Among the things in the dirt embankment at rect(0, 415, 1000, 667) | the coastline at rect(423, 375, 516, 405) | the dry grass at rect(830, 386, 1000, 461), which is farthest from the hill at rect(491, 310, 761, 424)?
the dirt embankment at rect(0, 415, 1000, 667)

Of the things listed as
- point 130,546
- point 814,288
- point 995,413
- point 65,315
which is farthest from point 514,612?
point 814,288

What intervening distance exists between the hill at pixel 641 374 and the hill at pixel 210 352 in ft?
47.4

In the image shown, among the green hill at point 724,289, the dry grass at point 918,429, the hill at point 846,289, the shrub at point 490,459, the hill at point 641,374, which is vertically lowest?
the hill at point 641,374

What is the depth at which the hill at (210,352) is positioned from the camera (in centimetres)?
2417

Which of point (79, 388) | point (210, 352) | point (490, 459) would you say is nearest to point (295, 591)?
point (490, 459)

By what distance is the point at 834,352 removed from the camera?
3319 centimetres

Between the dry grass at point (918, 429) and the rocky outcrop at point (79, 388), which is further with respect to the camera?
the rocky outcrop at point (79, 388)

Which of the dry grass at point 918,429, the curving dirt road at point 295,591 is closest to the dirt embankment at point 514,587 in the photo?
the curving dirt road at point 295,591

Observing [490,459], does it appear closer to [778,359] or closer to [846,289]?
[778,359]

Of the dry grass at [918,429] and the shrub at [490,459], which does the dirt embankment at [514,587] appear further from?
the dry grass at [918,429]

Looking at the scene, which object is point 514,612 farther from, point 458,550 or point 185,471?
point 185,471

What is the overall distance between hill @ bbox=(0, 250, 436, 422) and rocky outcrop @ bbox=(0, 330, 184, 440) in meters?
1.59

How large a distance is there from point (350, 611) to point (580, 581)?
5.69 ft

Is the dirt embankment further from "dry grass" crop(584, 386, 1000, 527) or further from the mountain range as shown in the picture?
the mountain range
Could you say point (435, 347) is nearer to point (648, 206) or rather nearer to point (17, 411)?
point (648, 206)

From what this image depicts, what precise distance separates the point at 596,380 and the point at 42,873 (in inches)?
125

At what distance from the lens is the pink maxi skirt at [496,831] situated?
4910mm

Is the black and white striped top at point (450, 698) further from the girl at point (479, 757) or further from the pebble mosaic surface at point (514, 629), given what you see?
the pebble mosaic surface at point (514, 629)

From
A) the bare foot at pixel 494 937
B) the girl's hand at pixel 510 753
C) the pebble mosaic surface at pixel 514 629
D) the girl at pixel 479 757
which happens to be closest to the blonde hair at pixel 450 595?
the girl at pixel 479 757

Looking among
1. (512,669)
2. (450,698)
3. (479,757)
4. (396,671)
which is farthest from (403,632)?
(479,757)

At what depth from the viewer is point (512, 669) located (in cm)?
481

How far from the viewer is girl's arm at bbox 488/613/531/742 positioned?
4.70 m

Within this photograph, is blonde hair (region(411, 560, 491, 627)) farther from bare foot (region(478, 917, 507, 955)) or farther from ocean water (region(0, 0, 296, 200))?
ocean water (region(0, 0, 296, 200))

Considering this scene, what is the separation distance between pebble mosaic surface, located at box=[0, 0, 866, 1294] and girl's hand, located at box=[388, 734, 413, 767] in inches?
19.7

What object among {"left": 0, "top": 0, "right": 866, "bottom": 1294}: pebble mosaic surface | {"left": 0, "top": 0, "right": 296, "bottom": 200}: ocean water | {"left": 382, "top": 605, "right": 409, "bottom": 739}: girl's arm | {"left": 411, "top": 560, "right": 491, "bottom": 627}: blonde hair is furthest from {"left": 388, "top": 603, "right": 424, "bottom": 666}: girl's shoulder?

## Work to complete
Return each entry from above without altering a single character.

## Expected answer
Among the things in the dirt embankment at rect(0, 415, 1000, 667) | the coastline at rect(423, 375, 516, 405) | the dry grass at rect(830, 386, 1000, 461), which is farthest from the hill at rect(491, 310, 761, 424)?
the dirt embankment at rect(0, 415, 1000, 667)

Of the things listed as
- point 130,546
- point 814,288
- point 995,413
- point 65,315
which is farthest from point 514,612?
point 814,288

What intervening distance exists between the hill at pixel 641 374 and the hill at pixel 210 352 in ft?
47.4

In the image shown, among the green hill at point 724,289, the dry grass at point 918,429, the hill at point 846,289, the shrub at point 490,459, the hill at point 641,374, which is vertically lowest?
the hill at point 641,374

What is the depth at which the hill at (210,352) is positioned from the camera (in centimetres)?
2417

Which of point (79, 388) | point (210, 352) | point (490, 459) would you say is nearest to point (295, 591)?
point (490, 459)

By what distance is the point at 834,352 removed from the camera?
3319 centimetres

Between the dry grass at point (918, 429) and the rocky outcrop at point (79, 388), which is further with respect to the camera?
the rocky outcrop at point (79, 388)

Which of the dry grass at point 918,429, the curving dirt road at point 295,591 is closest to the dirt embankment at point 514,587 in the photo?
the curving dirt road at point 295,591

Observing [490,459], does it appear closer to [778,359] or closer to [846,289]?
[778,359]

Of the dry grass at [918,429] and the shrub at [490,459], which does the dirt embankment at [514,587] appear further from?
the dry grass at [918,429]

Looking at the scene, which object is point 514,612 farther from, point 458,550 or point 185,471?
point 185,471

What is the overall distance between hill @ bbox=(0, 250, 436, 422) and rocky outcrop @ bbox=(0, 330, 184, 440) in meters?
1.59

How large a distance is there from point (350, 611) to point (580, 581)?
5.69 ft

Is the dirt embankment further from "dry grass" crop(584, 386, 1000, 527) or further from the mountain range as shown in the picture?
the mountain range
Could you say point (435, 347) is nearer to point (648, 206) or rather nearer to point (17, 411)?
point (648, 206)

From what this image depicts, what precise distance separates the point at 596,380 and the point at 42,873 (in inches)?
125

At what distance from the lens is the pink maxi skirt at [496,831] situated?
4910mm

Is the black and white striped top at point (450, 698) further from the girl at point (479, 757) or further from the pebble mosaic surface at point (514, 629), given what you see?
the pebble mosaic surface at point (514, 629)

From
A) the bare foot at pixel 494 937
B) the girl's hand at pixel 510 753
C) the pebble mosaic surface at pixel 514 629
D) the girl at pixel 479 757
which happens to be closest to the blonde hair at pixel 450 595?
the girl at pixel 479 757

Looking among
1. (512,669)
2. (450,698)
3. (479,757)
4. (396,671)
which is farthest from (403,632)?
(479,757)

At what depth from the viewer is point (512, 669) located (in cm)?
481

How far from the viewer is girl's arm at bbox 488/613/531/742 positioned?
4.70 m

Within this photograph, is blonde hair (region(411, 560, 491, 627)) farther from bare foot (region(478, 917, 507, 955)) or farther from ocean water (region(0, 0, 296, 200))?
ocean water (region(0, 0, 296, 200))

Considering this scene, what is the separation distance between pebble mosaic surface, located at box=[0, 0, 866, 1294] and girl's hand, located at box=[388, 734, 413, 767] in inches?
19.7

What object among {"left": 0, "top": 0, "right": 866, "bottom": 1294}: pebble mosaic surface | {"left": 0, "top": 0, "right": 296, "bottom": 200}: ocean water | {"left": 382, "top": 605, "right": 409, "bottom": 739}: girl's arm | {"left": 411, "top": 560, "right": 491, "bottom": 627}: blonde hair is furthest from {"left": 388, "top": 603, "right": 424, "bottom": 666}: girl's shoulder?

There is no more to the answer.